For respondents under 34-years-old, climate change was a particularly strong motivator at almost 50% and over a fifth of people (21%) said they were considering eating less meat due to animal welfare. The survey also found that around 12% of the UK population are already vegetarian or vegan.
The survey has been released in time for National Vegetarian Week (16-22 May), which this year is focused on climate change. Evidence shows plant-based food is better for the planet, has far less carbon emissions than meat and for households on tight budgets it can also be a cheaper and healthier choice.
Richard McIlwain, chief executive of the Vegetarian Society, said: "We aren’t surprised to see climate change as a key driver for people reducing the amount of meat they eat. The government’s own Climate Change Committee suggests we should be eating 20% less meat by 2030 and the recent National Food Strategy, led by Henry Dimbleby, suggests this figure should be even higher at 30%.

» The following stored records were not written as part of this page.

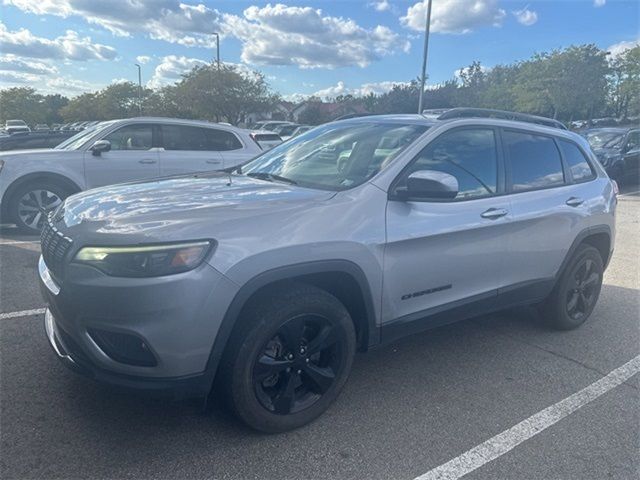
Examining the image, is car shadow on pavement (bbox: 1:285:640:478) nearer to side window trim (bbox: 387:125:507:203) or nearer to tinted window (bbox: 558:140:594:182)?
side window trim (bbox: 387:125:507:203)

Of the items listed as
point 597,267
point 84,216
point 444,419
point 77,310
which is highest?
point 84,216

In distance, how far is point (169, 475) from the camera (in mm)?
2328

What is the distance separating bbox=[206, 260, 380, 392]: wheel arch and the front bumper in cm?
5

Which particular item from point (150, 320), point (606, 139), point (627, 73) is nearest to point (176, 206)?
point (150, 320)

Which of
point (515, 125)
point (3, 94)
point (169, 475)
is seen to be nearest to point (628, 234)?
point (515, 125)

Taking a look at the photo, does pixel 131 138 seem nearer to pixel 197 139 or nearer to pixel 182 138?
pixel 182 138

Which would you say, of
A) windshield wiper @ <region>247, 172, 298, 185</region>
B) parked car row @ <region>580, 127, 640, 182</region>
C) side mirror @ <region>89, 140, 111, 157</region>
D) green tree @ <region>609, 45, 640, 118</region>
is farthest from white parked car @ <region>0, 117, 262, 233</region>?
green tree @ <region>609, 45, 640, 118</region>

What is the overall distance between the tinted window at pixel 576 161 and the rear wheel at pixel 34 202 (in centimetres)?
639

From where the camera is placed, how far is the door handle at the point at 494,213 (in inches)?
134

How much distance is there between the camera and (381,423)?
9.32ft

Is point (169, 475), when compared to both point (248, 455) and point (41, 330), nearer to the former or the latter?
point (248, 455)

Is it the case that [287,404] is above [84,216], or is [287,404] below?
below

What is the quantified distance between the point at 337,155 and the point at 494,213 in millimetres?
1165

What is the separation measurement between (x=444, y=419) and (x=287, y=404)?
3.11ft
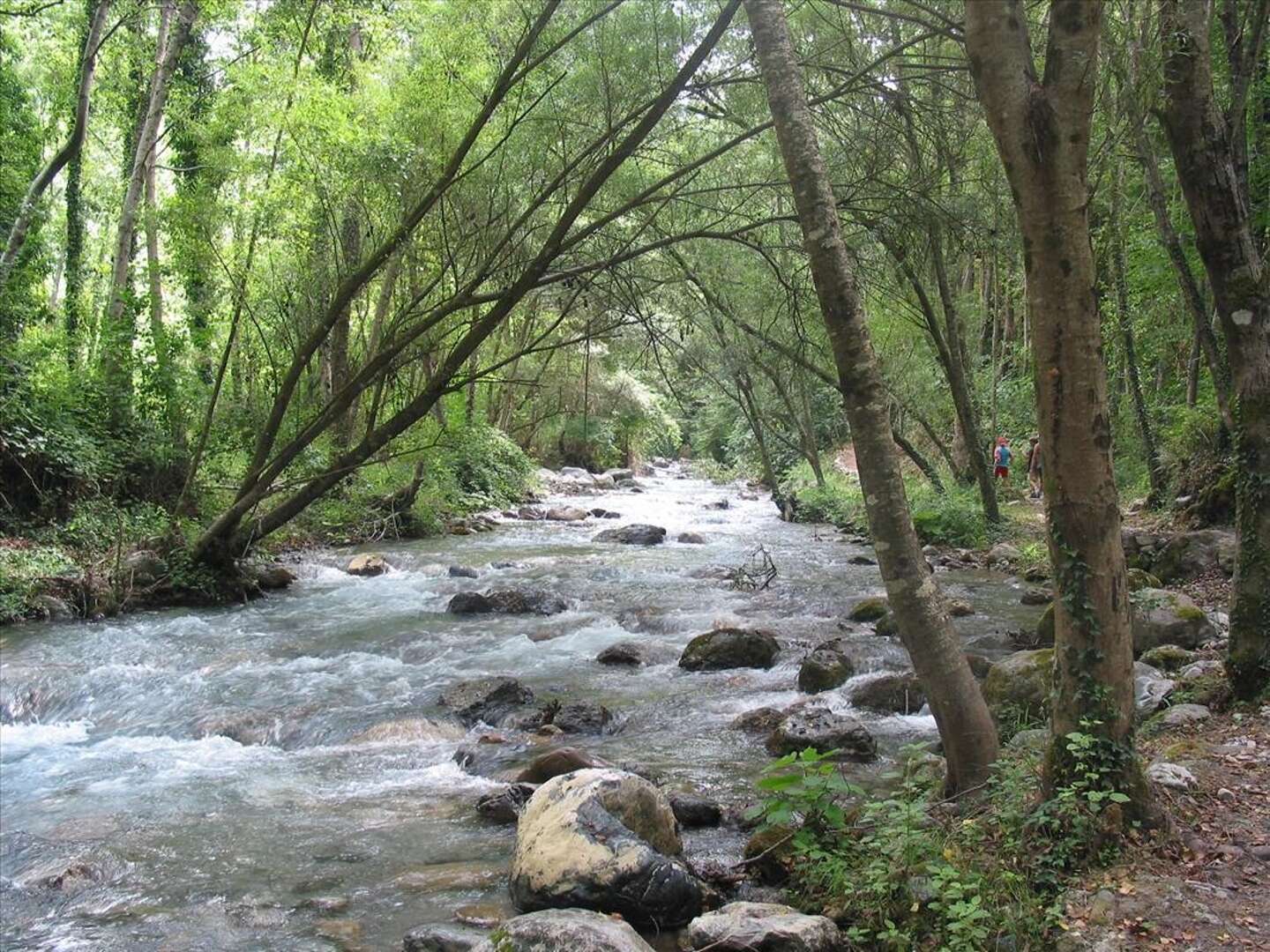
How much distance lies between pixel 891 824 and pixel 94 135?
2960cm

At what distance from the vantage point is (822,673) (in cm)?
837

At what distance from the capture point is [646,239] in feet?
39.4

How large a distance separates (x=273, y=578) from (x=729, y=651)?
834cm

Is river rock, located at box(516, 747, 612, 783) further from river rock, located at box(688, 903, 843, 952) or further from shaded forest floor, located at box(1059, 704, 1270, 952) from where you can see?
shaded forest floor, located at box(1059, 704, 1270, 952)

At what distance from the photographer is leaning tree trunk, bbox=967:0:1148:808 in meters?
3.54

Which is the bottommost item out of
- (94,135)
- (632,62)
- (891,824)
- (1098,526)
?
(891,824)

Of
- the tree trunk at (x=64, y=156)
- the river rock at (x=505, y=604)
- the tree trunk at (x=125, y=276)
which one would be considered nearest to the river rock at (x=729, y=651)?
the river rock at (x=505, y=604)

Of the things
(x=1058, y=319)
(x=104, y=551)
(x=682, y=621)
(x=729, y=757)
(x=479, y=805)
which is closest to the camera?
(x=1058, y=319)

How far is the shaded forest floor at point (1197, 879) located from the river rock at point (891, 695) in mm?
3244

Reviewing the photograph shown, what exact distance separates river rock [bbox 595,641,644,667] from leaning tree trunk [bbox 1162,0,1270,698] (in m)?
5.84

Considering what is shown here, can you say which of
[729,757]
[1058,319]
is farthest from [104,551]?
[1058,319]

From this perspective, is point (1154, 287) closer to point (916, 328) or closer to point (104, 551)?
point (916, 328)

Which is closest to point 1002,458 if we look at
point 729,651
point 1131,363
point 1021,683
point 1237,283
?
point 1131,363

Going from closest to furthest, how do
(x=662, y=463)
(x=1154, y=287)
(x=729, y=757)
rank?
(x=729, y=757) → (x=1154, y=287) → (x=662, y=463)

“The good news is, if you currently eat meat every day, you can achieve a 30% reduction by going meat-free on just two days a week. What better time could there possibly be than National Vegetarian Week to give it a go?!”
Nearly half of women (48%) and almost two-thirds of men (63%) who were surveyed said they are not considering reducing the amount of meat they eat. Nearly a third of those not already following a vegetarian/vegan diet (32%) said they would not reduce their meat consumption.